Task data:

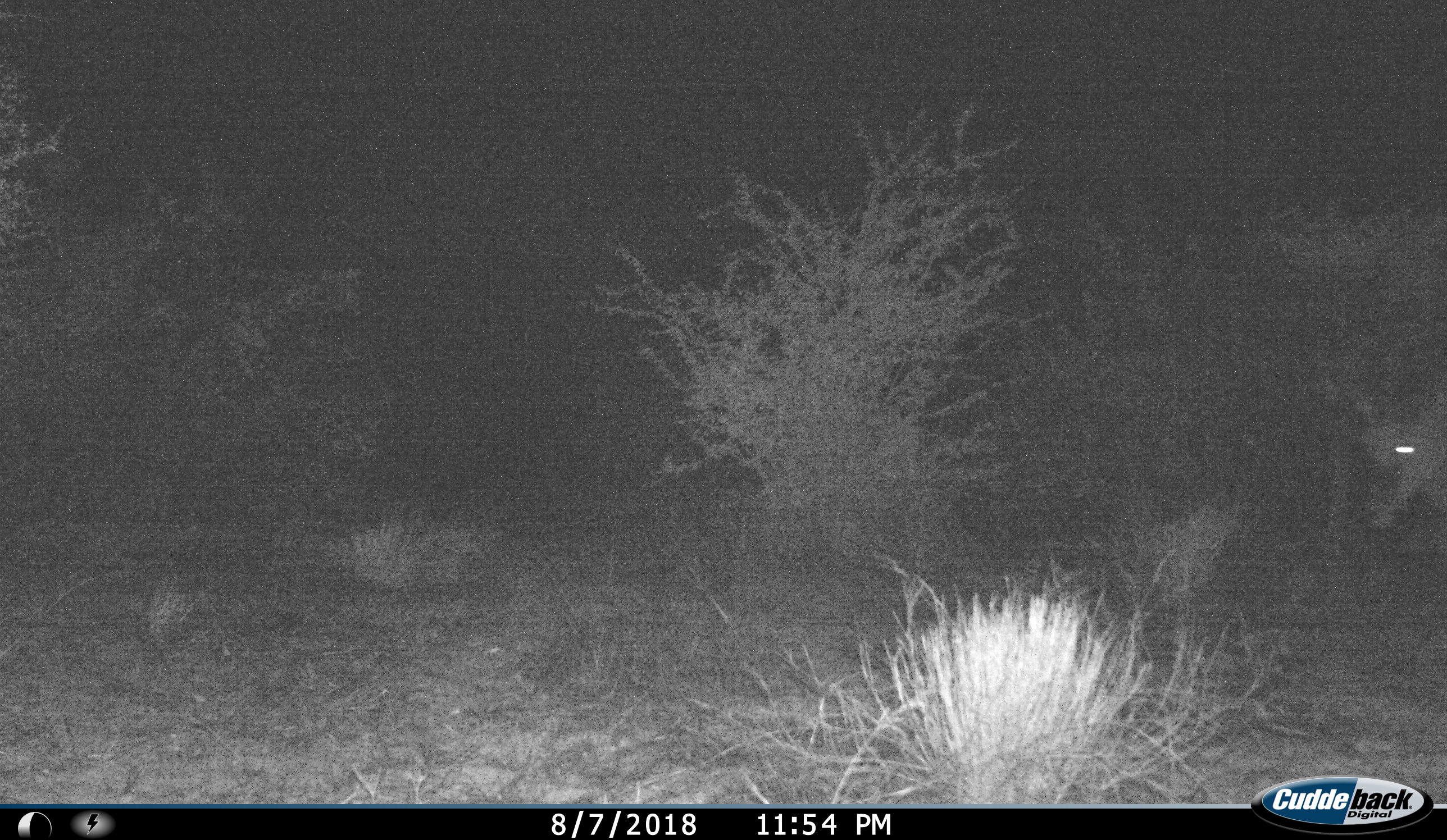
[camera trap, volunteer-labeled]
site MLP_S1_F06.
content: unidentified animal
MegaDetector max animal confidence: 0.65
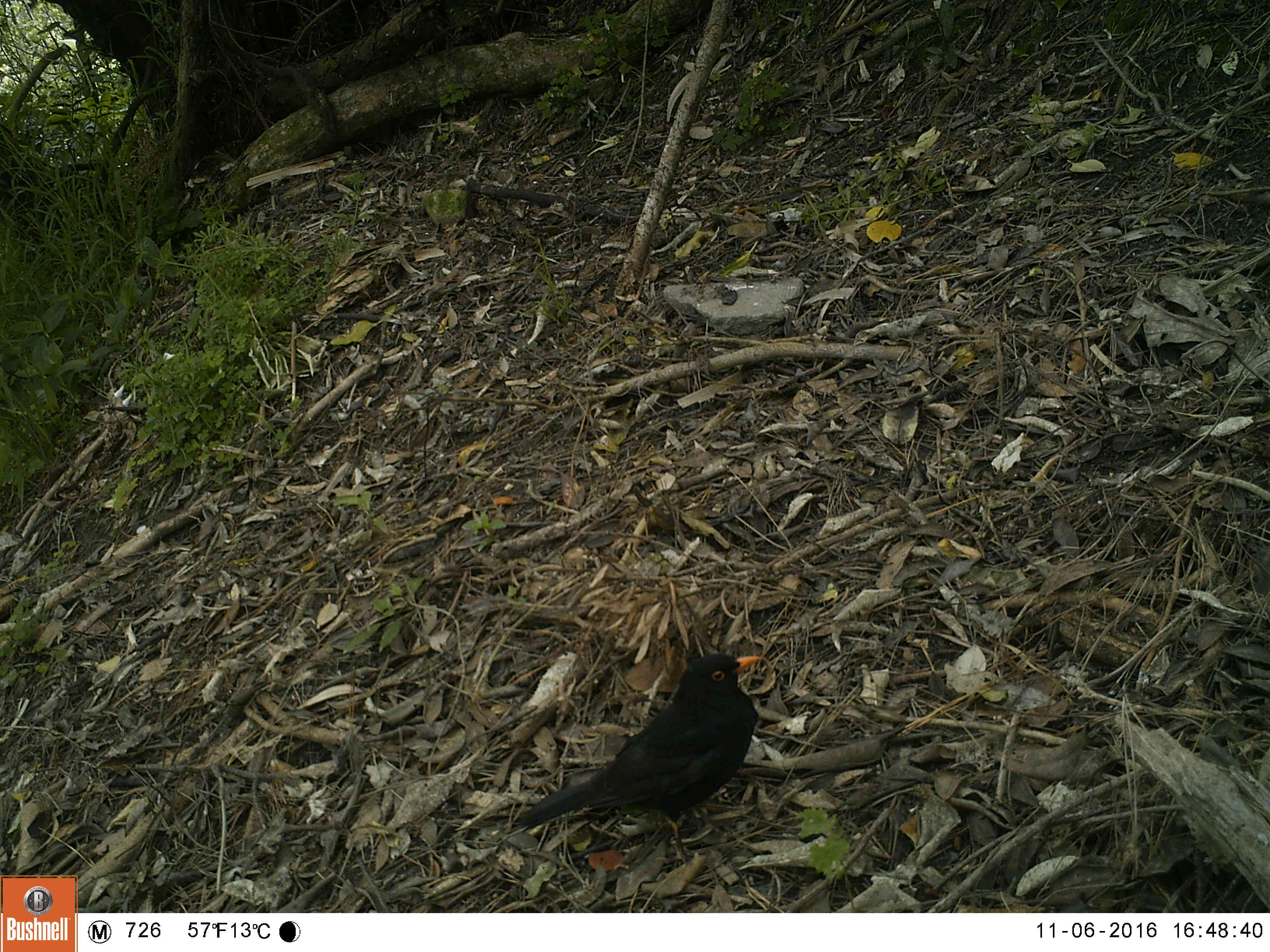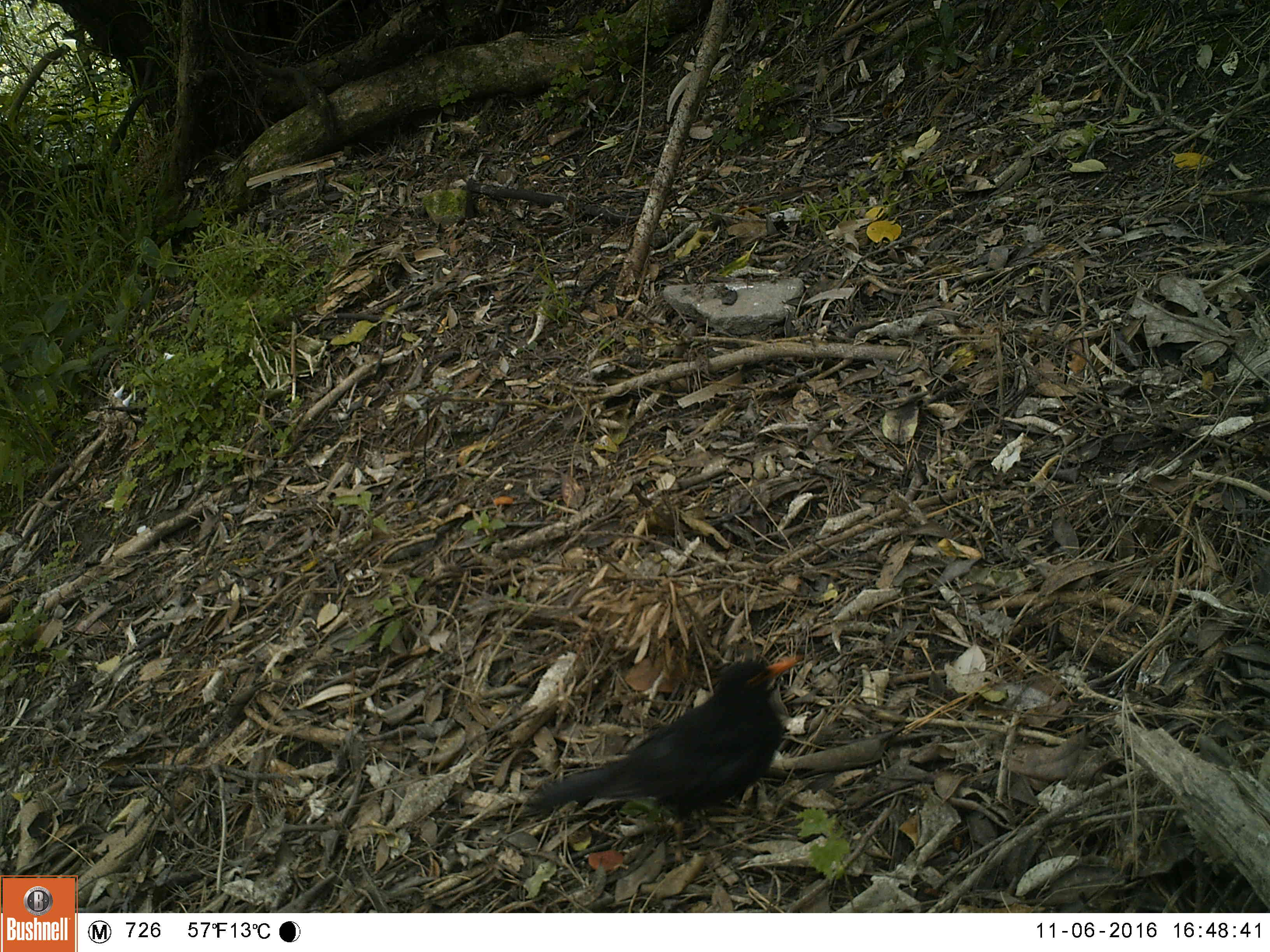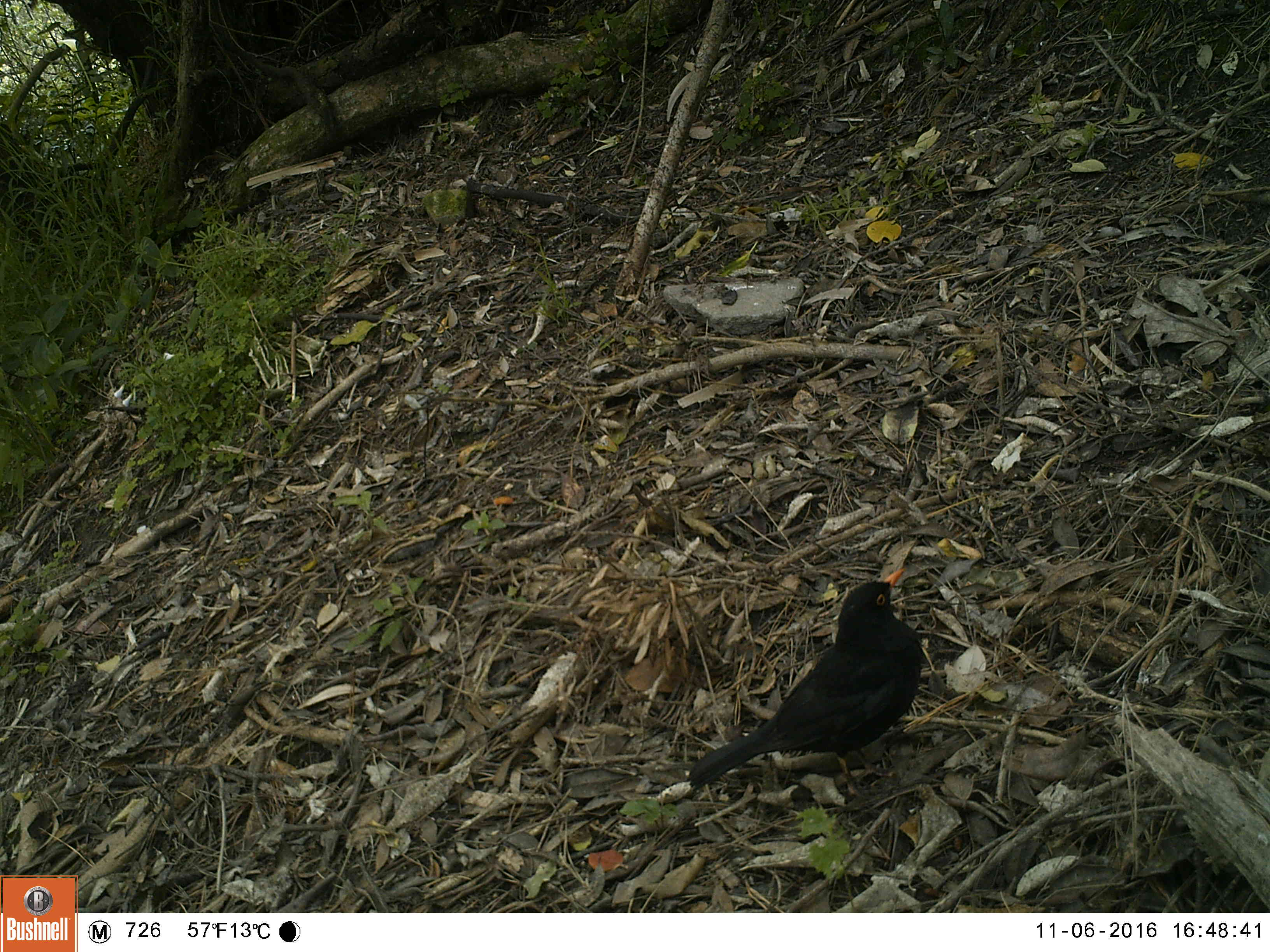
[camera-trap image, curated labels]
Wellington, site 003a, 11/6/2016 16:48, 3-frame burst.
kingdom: Animalia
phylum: Chordata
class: Aves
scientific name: Aves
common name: bird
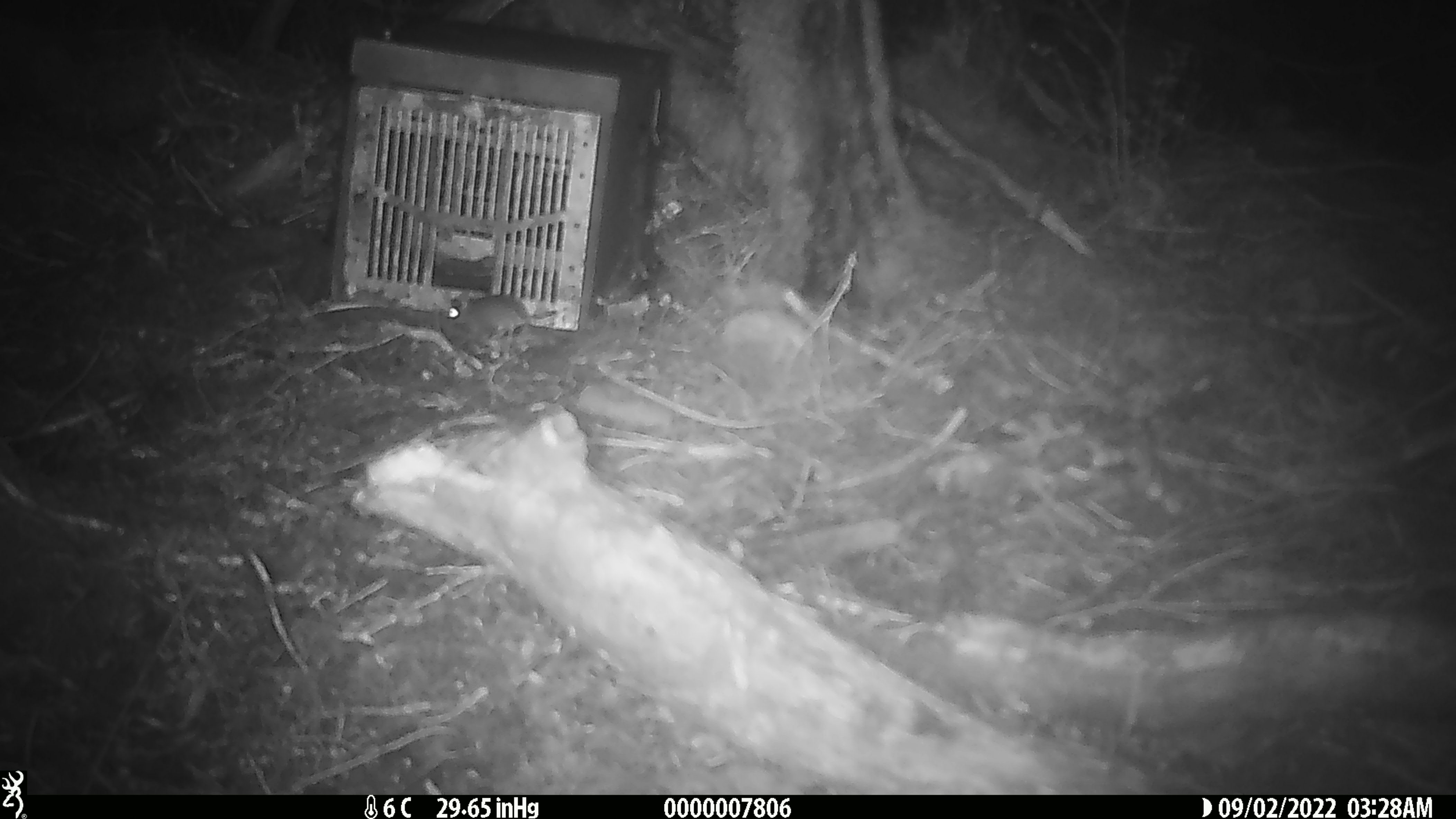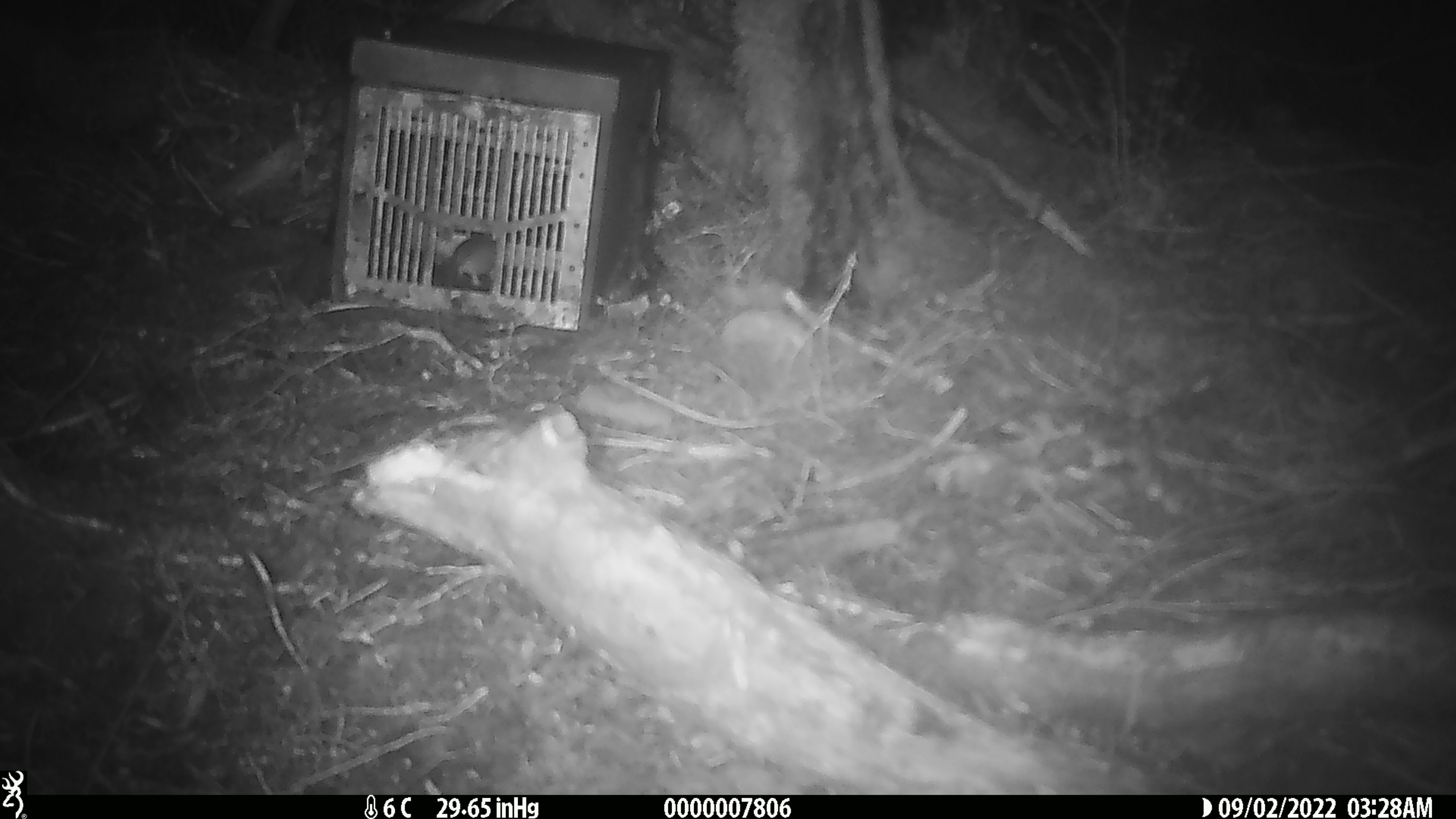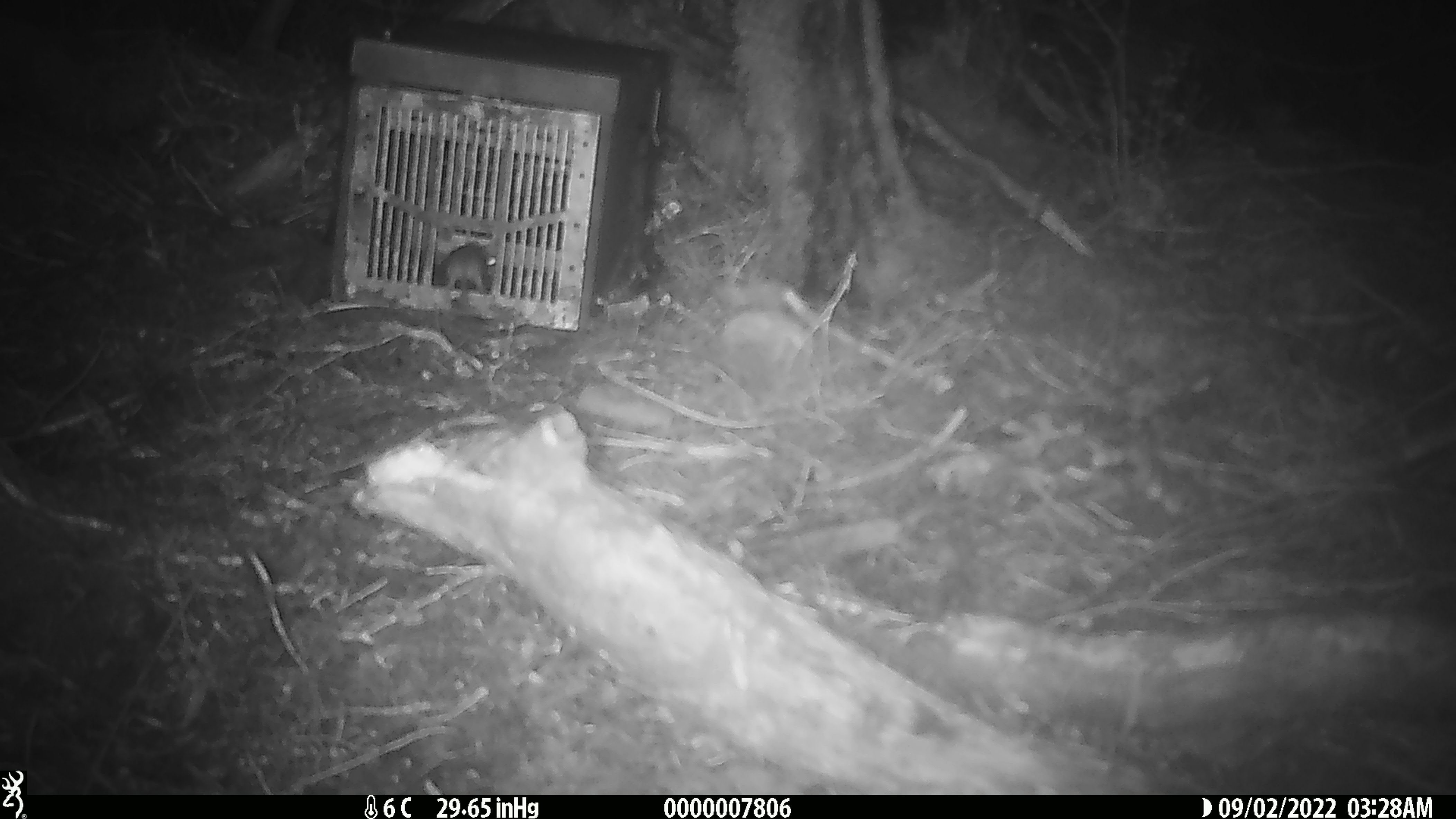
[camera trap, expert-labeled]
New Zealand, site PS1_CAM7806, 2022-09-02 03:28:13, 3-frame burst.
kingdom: Animalia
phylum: Chordata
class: Mammalia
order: Rodentia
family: Muridae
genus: Mus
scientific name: Mus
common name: mouse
Mouse (Mus).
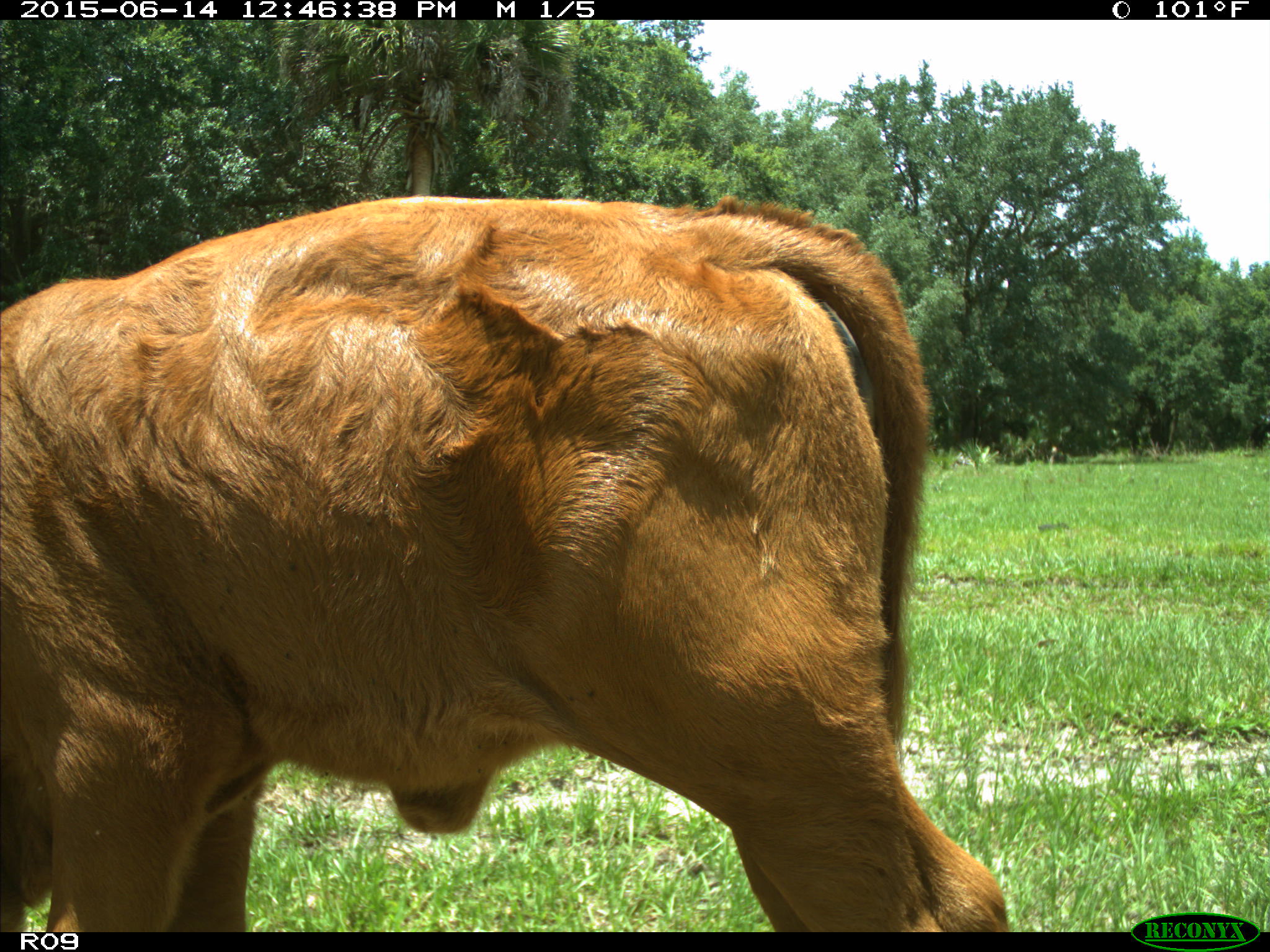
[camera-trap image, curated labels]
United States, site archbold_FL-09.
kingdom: Animalia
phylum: Chordata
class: Mammalia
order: Artiodactyla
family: Bovidae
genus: Bos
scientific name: Bos taurus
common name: domestic cow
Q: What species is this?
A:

Problem details: Report each line above that includes the string "trap".

Result for this exercise:
[camera trap, volunteer-labeled]
[camera-trap image, curated labels]
[camera trap, expert-labeled]
[camera-trap image, curated labels]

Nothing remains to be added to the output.